Consignes de l'exercice:
a: D'après l'extrait sur les vertus cardinales, quelle est la seule vertu intellectuelle qui figure parmi les vertus principales ?
b: Énumérez les vertus cardinales que nomme la citation de S. Ambroise dans l'extrait sur les vertus cardinales.
c: Rédigez la suite de l'extrait sur les vertus cardinales en partant de sa dernière phrase.

1. Les vertus morales doivent-elles être appelées cardinales ou principales ?

Objections

1. Il ne semble pas. Car il est dit au livre des Prédicaments que « les choses qui s'opposent dans une division sont ensemble dans la réalité », et ainsi aucune n'est plus primordiale qu'une autre. Mais toutes les vertus divisent leur genre en s'opposant. Donc aucune d'entre elles ne doit être appelée principale.

2. La fin est plus primordiale que les moyens. Mais les vertus théologales regardent la fin ; les vertus morales, les moyens. Si des vertus doivent être dites principales ou cardinales, ce ne sont donc pas les vertus morales, mais plutôt les théologales.

3. Ce qui existe par essence est plus primordial que ce qui existe par participation. Mais les vertus intellectuelles appartiennent à ce qui est rationnel par essence ; les vertus morales à ce q.ui est rationnel par participation, on l'a dit plus haut. Ce ne sont donc pas les vertus morales qu'on doit appeler principales, mais plutôt les vertus intellectuelles.

En sens contraire, « nous savons bien, dit S. Ambroise, qu'il y a quatre vertus cardinales : la tempérance, la justice, la prudence et la force ». Or ce sont là des vertus morales. Donc il y a des vertus morales qui sont cardinales.

Réponse

Quand nous parlons de la vertu sans plus, il est entendu que nous parlons de la vertu humaine. Or on appelle vertu humaine dans la parfaite acception du terme, avons-nous dit d . celle qui requiert la rectitude de l'appétit ; en effet, cette vertu-là ne produit pas seulement la faculté de bien agir, mais elle cause aussi l'exercice même de l'œuvre bonne. Au contraire, dans le sens imparfait du mot, on appelle vertu celle qui ne requiert pas la rectitude de l'appétit, parce qu'elle produit seulement la faculté de bien agir, mais ne cause pas l'exercice même de l'œuvre bonne.

Or il est certain que le parfait est plus primordial que l'imparfait. Voilà pourquoi les vertus qui assurent la rectitude de l'appétit sont appelées principales. Mais telles sont les vertus morales ; et parmi les vertus intellectuelles, la prudence seule, parce qu'elle aussi est en quelque façon une vertu morale par sa matière, comme on l'a montré plus haut. C'est donc parmi les vertus morales que se placent à juste titre celles qu'on appelle principales ou cardinales.

Données présentées:
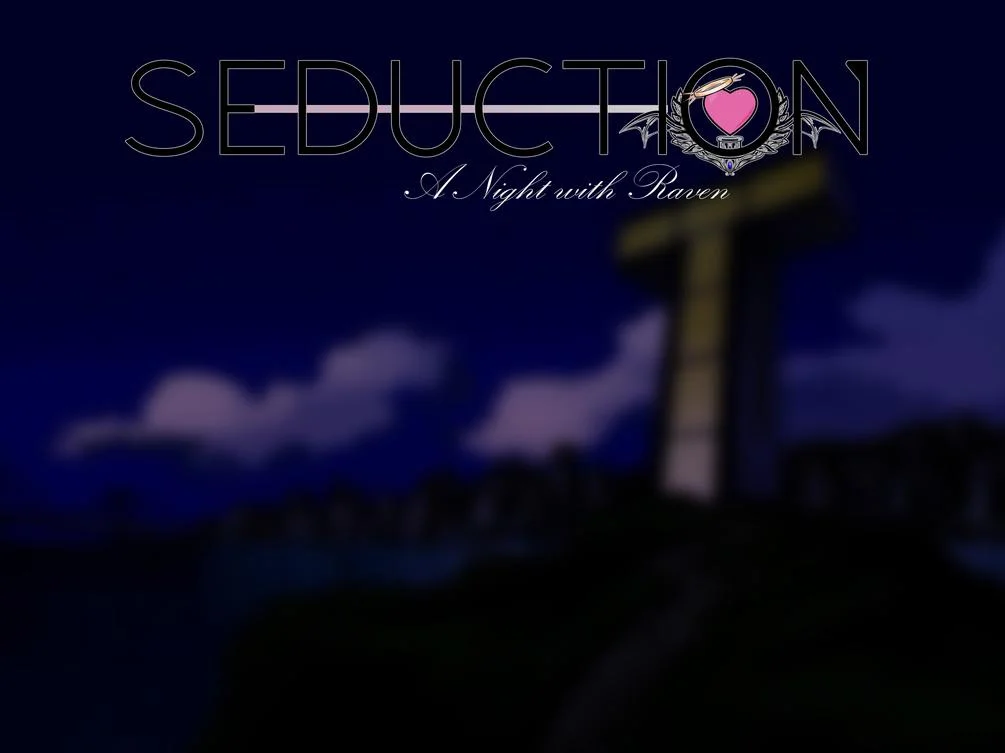 Seduction: A Night with Raven cover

Corrigé de l'exercice:
a: La prudence.

b: La tempérance, la justice, la prudence et la force.

c:
Solutions

1. Quand c'est un genre univoque qui est partagé en ses espèces, alors les membres de la division sont ex aequo dans la notion du genre, bien que dans la réalité des choses une espèce soit plus primordiale et plus parfaite, comme l'homme par rapport aux autres animaux. Mais quand c'est un analogue qu'on divise, en l'attribuant de façon inégale à plusieurs réalités, alors rien n'empêche que l'une soit plus primordiale qu'une autre, même selon la raison commune, comme la substance est appelée être à un titre plus primordial que l'accident. Telle est précisément la division des vertus dans les divers genres où elles se distribuent, du fait que le bien de la raison ne se rencontre pas en toutes selon le même ordre.

2. Nous l'avons déjà dit les vertus théologales sont au-dessus de l'homme. C'est pourquoi elles sont dites non pas proprement humaines mais surhumaines ou divines.

3. Les vertus intellectuelles, autres que la prudence, sont plus primordiales que les vertus morales quant à leur sujet, mais non quant à la raison de vertu puisque celle-ci regarde le bien qui est l'objet de l'appétit.


2. Le nombre des vertus cardinales

Objections

1. Il ne semble pas qu'il y en ait quatre. La prudence est en effet la vertu qui a la direction des autres vertus morales. Or ce qui a la direction des autres est plus primordial. Donc la prudence est la seule vertu principale.

2. Les vertus principales sont morales en quelque manière. Mais nous sommes ordonnés aux activités morales par la raison pratique et un appétit bien réglé, selon Aristote. Il n'y a donc que deux vertus cardinales.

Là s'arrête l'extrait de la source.